===== Provided records =====
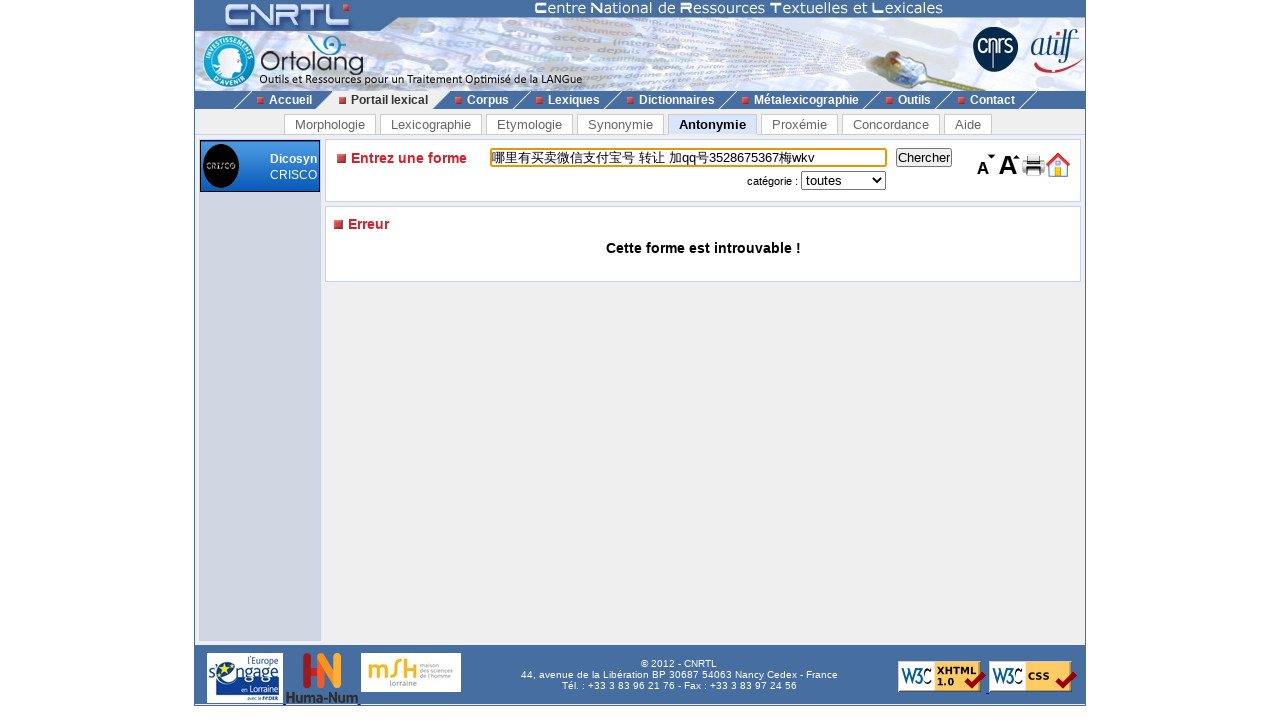

--- FILE ---
content_type: text/css
request_url: https://www.cnrtl.fr/css/stylev30.css
body_size: 1872
content:
* {
	padding: 0;
	margin: 0;
} 

body {
	font-family: Arial, Helvetica, sans-serif;
	font-size: 13px;
 	color: #000;
	background: #fff;
    text-align: center;
}

/* layout */

#wrap {
	margin: 0px auto;
	width: 890px;
	max-width: 890px;
	overflow: hidden;
	background: #efefef;
	border-right: 1px solid #466ea1;
	border-left: 1px solid #466ea1;
	border-bottom: 1px solid #466ea1;
}

/* header */

#header {
	height : 91px;
	text-align:center;
}

#header img {
    border: 0;
    display: block;
}

/* header navigation */

#nav {
    background-color: #466EA1;
}

#nav img {
	height: 7px;
	border: 0;
	padding: 0 5px 0 5px;
}

#nav ul {
    list-style: none;
    padding: 2px 0 2px 0;
	font-size: 12px;
}

#nav ul li {
    padding: 2px 0 2px 0;
    margin-left: -8px;
    display: inline;
}

#nav ul li a {
	padding: 0 2px 0 2px;
    margin: 0 6px 0 0;
    text-decoration:none;
    font-weight:bold;
    color:#fff;
}

#nav ul li.current {
    background: #efefef;
}

#nav ul li.current a {
    color:#333;
}

#nav ul li.sep {
    padding-left: 19px;
    background: #466ea0 url("/images/css/sepa.jpg") no-repeat top left;
}

#nav ul li.current_left {
    background: #466ea0 url("/images/css/left_on.jpg") no-repeat top left;
}

#nav ul li.current_right {
    background: #466ea0 url("/images/css/right_on.jpg") no-repeat top left;
}

#nav a:hover {
    color : #000;
}

/* footer */

#footer {
	clear: both;
 	color: #fff;
	font-size: 10px;
	background-color: #466ea1;
	padding: 8px;
}

#footer p {
	margin: 5px auto;
	width: 600px;
}

#footer img {
	border: 0;
}

#footerright {
	padding: 8px 0 0 0;
	float: right;
}

#footerleft {
	padding: 0 0 0 4px;
	float: left;
}

/* main content */

#main_content { 
	text-align: left;
	padding: 10px;
	font-size: 1em;
	height: 500px;				/* IE hack */
}

html>body #main_content {		/* IE hack */
	height: auto;				
	min-height: 500px;
}

.messagecenter {
	font-weight: bold;
	font-size: 14px;
	color: #d2222d;
	text-align: center;
	padding: 2px 0px 6px 0px;
}

/* box */

.box {
	border: 1px solid #c3d2f0;
	padding: 5px 10px 10px 10px;
	background: #fff;
	font-size: 14px;
    text-align: left;
}

.box h2 {
	font-weight: bold;
	font-size: 14px;
	color: #d2222d;
	padding: 4px 14px 4px 14px;
	background: url("/images/css/PointR.jpg") no-repeat center left;
}

.box h3 {
	font-weight: bold;
	padding: 4px 14px 4px 14px;
}

.box p {
	margin: 0 5px 0px 5px;
	padding: 5px 2px 5px 2px;
	font-size: 0.9em;
	text-align: justify;
}

.box a {
	color: #3b85ca;
}

.box ol, .box ul {
	margin: 0 0 0 30px;
}

/* box 2 */

.box2 {
     width: 90%;
     margin-left: auto;
     margin-right: auto;
     background-color: rgb(187, 211, 249); 
}

.box2 pre {
    font-size: 11px;
    margin-top: 10px;
    padding: 10px;
}

/* onglets box */

.tab_box {
	text-align:center;
	font-size: 13px;
	border-bottom: 1px solid #c3d2f0;
	padding-bottom:2px;
}

.tab_box ul {
	list-style: none;
	margin: 0;
	padding: 0;
}

.tab_box li {
	display: inline;
	list-style-type: none;
}

.tab_box a:link, .tab_box a:visited {
	margin-right: 4px;
	text-decoration: none;
	color: #666;
        background: #fff;
        padding: 2px 10px 2px 10px;
        border: 1px solid #ccc;
}

.tab_box a:link.active, .tab_box a:visited.active {
	font-weight: bold;
	border-bottom: 1px solid #efefef;
	background: #d7e5ff;
	color: #000;
}

.tab_box a:hover {
	background: #d7e5ff;
}

/* legal box */

#legal {
    height: 290px;
    padding: 5px 12px 10px 3px;
    clear: both;
    float: left;
    width: 130px;
    color: #fff;
    background: #466ea1;
    font-size: 12px;
}

#legal ul {
    margin: 0;
    list-style:none;
    padding: 0;
}

#legal li {
    margin: 8px 0 8px 0;
}

#legal ul a {
    padding: 4px;
    color:#fff;
    text-decoration:none;
    font-weight:bold;
}

#legal ul.links {
    text-transform: uppercase;
    padding-left: 6px;
}

#legal ul.links a {
    padding-left: 18px;
    background: #466ea1 url("/images/css/PointR.jpg") no-repeat 4px 6px;
}

#legal ul.contact {
    padding-left: 20px;
}

#legal ul.contact a {
    padding-left: 26px;
    background: #466ea1 url("/images/css/icone_lettre_g.gif") no-repeat 4px 5px;
}

#legal ul.links a:hover,#legal ul.contact a:hover {
    background-color: #6699cc;
}

#legal img {
    margin: 10px 5px 10px 5px;
    border: 0;
}

#legal img.cnrs {
    margin-top: 30px;
}

#legal a:hover {
    color: yellow;
    font-weight: bold;
}

/* popup licence */

.licence {
	background-color: #efefef;
	margin: 40px 50px;
}

.licence div {
	margin-top: 10px;
}

.licence #sous_titre, .licence #auteurs {
	text-align: center;
	margin: 0 20% 0 20%;
}

.licence #sous_titre {
	font-weight: bold;
}

.licence #auteurs {
	font-style: italic;
}

.licence p {
	text-align: justify;
}

.licence hr {
	margin: 10px auto;
	text-align: center;
	width: 80%;
}

.licence .notes {
	font-style: italic;
}

.licence .form {
	text-align: center;
}

/* dico box */

.dico_box {
	margin: 0 30px 0 30px;
}

.dico_box h3 {
	font-size: 12px;
	font-weight: bold;
	color: #666699;
}

.dico_box img {
	margin: 10px 10px 5px 10px;
	padding: 0;
}

/* lien href avec red finger */

.redLink {
	font-size: 12px;
/*	font-weight: bold;*/
	text-align: right;
	margin-right: 10px;
	padding-left: 18px;
	color: #3b85ca;
    background: url("/images/css/doigt_rouge_7_tr.gif") no-repeat center left;
}

/* divers box */

.largebox {
   	margin: 5px 5px 10px 5px;
}

.centerbox {
	text-align: center;
   	margin: 5px;
   	padding: 10px;
}

.leftbox {
   	margin: 5px;
   	padding: 10px;
}

.imgleft {
    float: left;
    padding: 5px 10px 5px 0px;
}

/* presentation ressources */

.resourceForm {
    font-size: 12px;
}

.resourceForm tr {
	vertical-align:top;
}

.resourceForm th {
    font-weight: bold;
    color: #466EA0;
    text-align: right;
    padding: 2px 5px 0 0;
    width: 40%;
}

.resourceForm td {
    color: #000000;
    text-align: left;
    padding: 2px 0 0 5px;
    width: 60%;
}

/* overlib div */

#overDiv {
	border: 1px solid #333399;
}

#overDiv ul {
	margin: 10px 0 10px 30px;
}

/* presentation box */

#presentation {
    height: 170px;
    width:550px;
    float: left;
    clear: both;
}

/* nouveautes box */

#nouveautes {
    height: 170px;
    width:250px;
    float: right;
}

#nouveautes p {
    font-size: 8pt;
    padding: 5px 0 0 0;
}

/* ressources box */

#ressources {
    width:676px;
    float: right;
}

#ressources p {
	margin-bottom: 5px;
}

/* divers */

.para {
    clear: both;
    margin-bottom: 5px;
}

.title {
    padding-left: 15px;
    background: url("/images/css/arw1.gif") no-repeat center left;
}

.spacer {
    margin: 0;
    padding: 0;
    clear: both;
}

.cnrtl_form {
	color: #000000;
	font-size: 11px;
	font-weight: bold;
}

ul.custom_list {
	list-style: none;
}
ul.custom_list li {
	padding-left: 10px;
	background: url("/images/css/carre_bleu_5.gif") no-repeat 0px 3px;
}

/* separateurs */
hr.grey {
	text-align: center;
	width: 80%;
	border: 0;
	border-top: 1px solid #cccccc;
	height: 1px;
	margin: 10px auto 5px auto;
}

.sous_paragraphe {
	padding: 0px 10px 0px 20px;
}

.simple_table {
	font-size: 12px;
	border-collapse: collapse;
	border: #111 1px solid;
	color: #000000;
	vertical-align: top;
	padding-left: 10px;
	margin: 5px auto;
}

.blue_table {
	font-size: 9pt;
	border: #111 1px solid;
	color: #000000;
	vertical-align: top;
	margin: 5px auto;
}

.blue_table th {
	font-weight: bold;
	background-color: #ccf;
}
=====
## Task description:
Where a line of the material holds the word "hover", copy that line.

## Result for this task:
#nav a:hover {
.tab_box a:hover {
#legal ul.links a:hover,#legal ul.contact a:hover {
#legal a:hover {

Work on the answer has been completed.